(Dataset entries)
☆ ☆ ☆ ☆ ☆

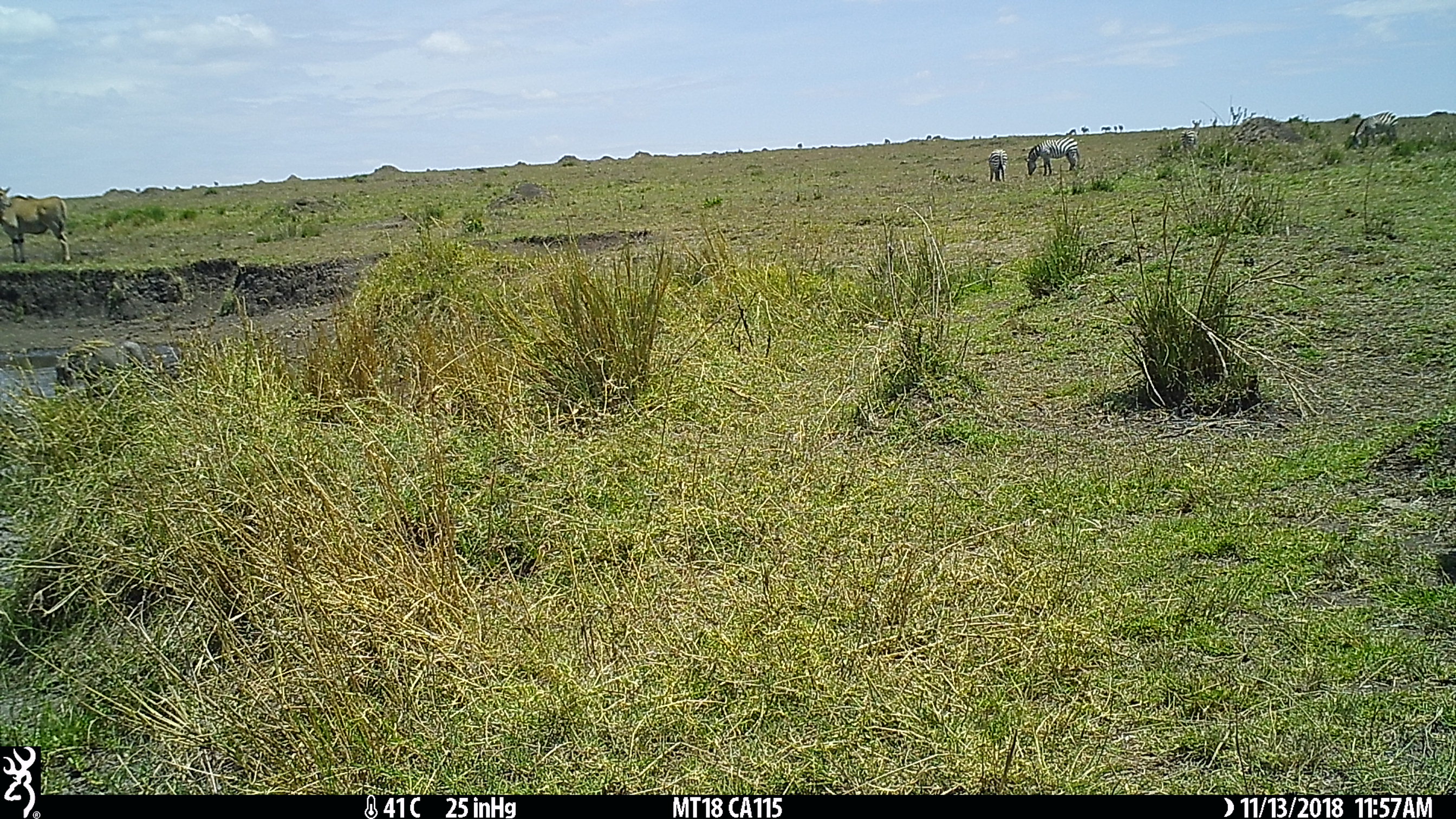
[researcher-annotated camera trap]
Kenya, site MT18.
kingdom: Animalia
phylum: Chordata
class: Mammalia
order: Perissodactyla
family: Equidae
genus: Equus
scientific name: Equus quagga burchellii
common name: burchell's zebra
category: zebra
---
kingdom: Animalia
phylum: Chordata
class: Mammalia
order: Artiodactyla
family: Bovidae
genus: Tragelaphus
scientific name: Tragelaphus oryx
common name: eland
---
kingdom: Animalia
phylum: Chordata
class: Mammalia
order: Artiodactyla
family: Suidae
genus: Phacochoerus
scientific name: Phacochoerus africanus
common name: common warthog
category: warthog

☆ ☆ ☆ ☆ ☆

• EXERCISE BRIEF
Pull every line with "scientific" from the records.

• OUTPUT
scientific name: Equus quagga burchellii
scientific name: Tragelaphus oryx
scientific name: Phacochoerus africanus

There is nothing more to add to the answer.